* _PROBLEM TO WORK ON_:
Across the entries below, how many lines contain the word "https"? Give the number alone.

* _GIVEN RECORDS_:
*** Begin section ***
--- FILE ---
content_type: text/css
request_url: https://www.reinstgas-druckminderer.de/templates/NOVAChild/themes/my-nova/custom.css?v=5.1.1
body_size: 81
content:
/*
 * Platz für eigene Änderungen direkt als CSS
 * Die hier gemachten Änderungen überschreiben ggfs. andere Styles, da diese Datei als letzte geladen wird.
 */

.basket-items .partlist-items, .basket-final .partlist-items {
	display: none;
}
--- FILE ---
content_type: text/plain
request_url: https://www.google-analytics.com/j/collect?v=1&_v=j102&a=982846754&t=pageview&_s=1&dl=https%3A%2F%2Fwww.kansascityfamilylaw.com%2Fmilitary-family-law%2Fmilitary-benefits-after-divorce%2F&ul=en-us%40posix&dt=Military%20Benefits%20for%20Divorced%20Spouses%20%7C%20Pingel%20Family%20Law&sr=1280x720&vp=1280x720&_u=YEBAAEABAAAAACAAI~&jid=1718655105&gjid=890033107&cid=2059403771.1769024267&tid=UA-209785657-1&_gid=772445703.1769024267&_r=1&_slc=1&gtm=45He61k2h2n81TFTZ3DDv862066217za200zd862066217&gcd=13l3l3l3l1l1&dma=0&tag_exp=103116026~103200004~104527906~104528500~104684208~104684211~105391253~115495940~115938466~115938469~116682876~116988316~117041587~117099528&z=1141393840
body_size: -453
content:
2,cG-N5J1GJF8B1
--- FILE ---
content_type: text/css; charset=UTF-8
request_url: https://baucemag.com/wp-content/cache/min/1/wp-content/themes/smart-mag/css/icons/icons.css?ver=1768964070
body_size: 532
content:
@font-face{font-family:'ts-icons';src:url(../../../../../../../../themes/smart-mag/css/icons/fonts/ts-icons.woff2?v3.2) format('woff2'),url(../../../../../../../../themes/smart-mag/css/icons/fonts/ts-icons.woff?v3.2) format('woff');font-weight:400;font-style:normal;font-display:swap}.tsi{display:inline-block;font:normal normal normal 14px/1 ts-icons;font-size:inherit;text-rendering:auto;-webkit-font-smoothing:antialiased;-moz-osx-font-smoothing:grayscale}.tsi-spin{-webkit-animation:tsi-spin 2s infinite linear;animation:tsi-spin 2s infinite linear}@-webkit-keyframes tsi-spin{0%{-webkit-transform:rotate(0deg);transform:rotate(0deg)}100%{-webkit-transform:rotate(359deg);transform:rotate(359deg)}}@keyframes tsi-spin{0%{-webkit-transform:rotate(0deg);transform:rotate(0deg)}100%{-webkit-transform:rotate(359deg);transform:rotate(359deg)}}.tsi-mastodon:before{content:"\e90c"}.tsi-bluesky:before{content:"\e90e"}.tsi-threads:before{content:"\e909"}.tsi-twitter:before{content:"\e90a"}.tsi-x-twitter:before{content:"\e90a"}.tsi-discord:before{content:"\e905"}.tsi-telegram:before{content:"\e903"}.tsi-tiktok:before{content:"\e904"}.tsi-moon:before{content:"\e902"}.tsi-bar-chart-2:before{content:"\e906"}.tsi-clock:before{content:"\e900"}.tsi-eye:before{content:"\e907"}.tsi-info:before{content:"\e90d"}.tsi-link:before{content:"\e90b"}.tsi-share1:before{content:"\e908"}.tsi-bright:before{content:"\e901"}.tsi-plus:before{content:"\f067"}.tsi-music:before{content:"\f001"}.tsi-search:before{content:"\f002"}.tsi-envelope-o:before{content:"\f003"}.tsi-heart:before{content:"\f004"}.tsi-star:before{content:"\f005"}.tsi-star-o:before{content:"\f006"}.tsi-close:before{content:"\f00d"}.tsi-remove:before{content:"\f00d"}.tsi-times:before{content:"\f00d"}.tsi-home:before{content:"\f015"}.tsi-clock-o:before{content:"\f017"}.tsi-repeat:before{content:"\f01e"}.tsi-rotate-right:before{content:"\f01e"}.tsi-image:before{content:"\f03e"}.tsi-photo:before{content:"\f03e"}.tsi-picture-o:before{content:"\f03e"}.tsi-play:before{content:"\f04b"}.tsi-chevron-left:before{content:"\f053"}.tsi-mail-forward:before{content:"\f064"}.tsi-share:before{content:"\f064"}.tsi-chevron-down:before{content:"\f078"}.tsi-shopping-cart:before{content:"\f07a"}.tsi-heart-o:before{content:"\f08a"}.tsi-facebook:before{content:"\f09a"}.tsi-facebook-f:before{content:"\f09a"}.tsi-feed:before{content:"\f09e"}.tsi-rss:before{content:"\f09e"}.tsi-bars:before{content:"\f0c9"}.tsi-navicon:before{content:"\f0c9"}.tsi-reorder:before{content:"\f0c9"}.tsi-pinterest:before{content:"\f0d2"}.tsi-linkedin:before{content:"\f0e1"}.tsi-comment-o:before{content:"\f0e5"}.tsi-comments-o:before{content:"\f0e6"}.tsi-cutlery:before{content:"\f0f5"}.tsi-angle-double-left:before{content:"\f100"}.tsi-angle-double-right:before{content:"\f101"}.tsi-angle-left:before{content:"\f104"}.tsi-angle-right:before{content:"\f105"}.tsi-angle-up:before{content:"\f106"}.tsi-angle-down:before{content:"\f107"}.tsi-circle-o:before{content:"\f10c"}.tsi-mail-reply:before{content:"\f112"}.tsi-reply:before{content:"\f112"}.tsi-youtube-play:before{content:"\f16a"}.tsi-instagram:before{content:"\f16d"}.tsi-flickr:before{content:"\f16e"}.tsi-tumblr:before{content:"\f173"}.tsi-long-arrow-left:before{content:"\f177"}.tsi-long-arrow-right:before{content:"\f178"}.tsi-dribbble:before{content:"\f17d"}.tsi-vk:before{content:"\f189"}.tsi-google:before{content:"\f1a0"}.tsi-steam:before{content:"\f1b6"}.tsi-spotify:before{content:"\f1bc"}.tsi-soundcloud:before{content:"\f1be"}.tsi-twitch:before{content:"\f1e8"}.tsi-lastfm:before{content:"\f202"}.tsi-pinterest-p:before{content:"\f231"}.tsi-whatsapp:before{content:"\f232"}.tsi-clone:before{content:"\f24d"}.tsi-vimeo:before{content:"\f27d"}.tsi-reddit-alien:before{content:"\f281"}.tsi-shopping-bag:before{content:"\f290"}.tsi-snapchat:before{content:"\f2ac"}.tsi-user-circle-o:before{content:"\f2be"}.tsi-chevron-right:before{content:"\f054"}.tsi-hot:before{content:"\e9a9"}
*** End section ***
* _ANSWER TO THIS TASK_:
3